The Employees’ Provident Fund Organisation (EPFO) directed its offices to allow part withdrawal at the time of final settlement in case of delay for certain reasons. According to the EPFO’s recent circular, the department has been receiving complaints regarding the rejection of settlement claims by the EPFO for reasons, such as short payment or non-remittance by the employer, or non-transfer of account with previous employers, among other reasons. However, ultimately, the sufferer is EPF subscribers, whose money gets stuck, resulting in numerous follow-ups with the EPFO and the employer. The lack of service on the part of the employer leads to trouble for the employees, which further gives rise to more complaints against EPFO.
The EPFO circular, dated September 19, 2025, acknowledges these reasons for non-payment of final settlements. It reads, “Instances of rejecting the final Provident Fund settlement claims citing various reasons of short/non-remittance of contributions by employers for certain periods or non-transfer of previous PF account/past accumulations, etc., have been noticed.”
EPFO’s circular referred to para 10.11 of the Manual of Accounting Procedure-IIA for allowing part payment.

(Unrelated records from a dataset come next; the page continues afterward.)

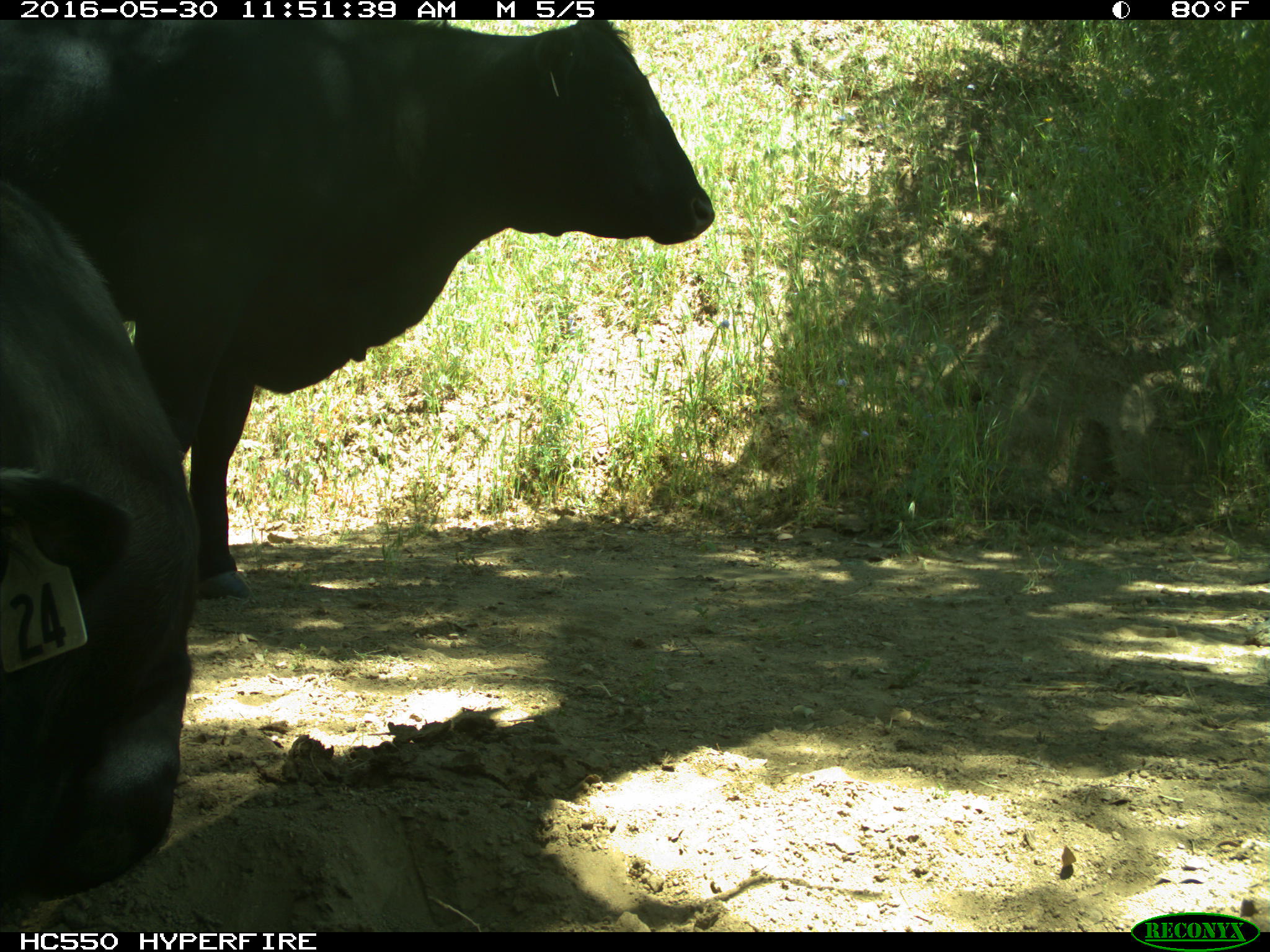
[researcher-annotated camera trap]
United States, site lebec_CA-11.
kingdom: Animalia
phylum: Chordata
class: Mammalia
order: Artiodactyla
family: Bovidae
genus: Bos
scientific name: Bos taurus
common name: domestic cow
Bos taurus (domestic cow).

The para is about part payment under certain contingencies, such as in case of defaulting establishments, when past accumulations are not realised in full, if Form 3A is not received, PF transferred not received from the previous establishment, an EPFO subscriber is deceased, and a portion of the amount is not claimed by the eligible person. According to the provision, part payment is allowed under these situations.
Per the recent circular, “Manual of Accounting Procedure Part-IIA categorically allows processing of such claims for part payment of the available accumulations in the account of the member. Needless to say, on receipt of the full contributions or the transfer-in amounts, further action should be taken to pay the balance to the members expeditiously.”
It advised all government offices to settle subscribers’ withdrawal claims, and pay part of the amount when the claim is made, and the remaining amount when the full amount is received. Note that this is not a new provision, but a clarification and reminder of the existing provisions, which were not being implemented, leaving subscriber distressed and complaining about their stuck money with the EPFO.
In financial year 2024-25, EPFO received a total of 1.6 million (16,01,202) grievances in the EPFiGMS, a portal for asking queries related to the Employee Provident Fund (EPF), and lodging EPFO-related complaints.
In addition to this, 1.7 million (1,74,328) complaints were lodged in CPGRAMS in the same year. This is the portal for lodging complaints against different government ministries and departments. One can track the complaint as well on this portal.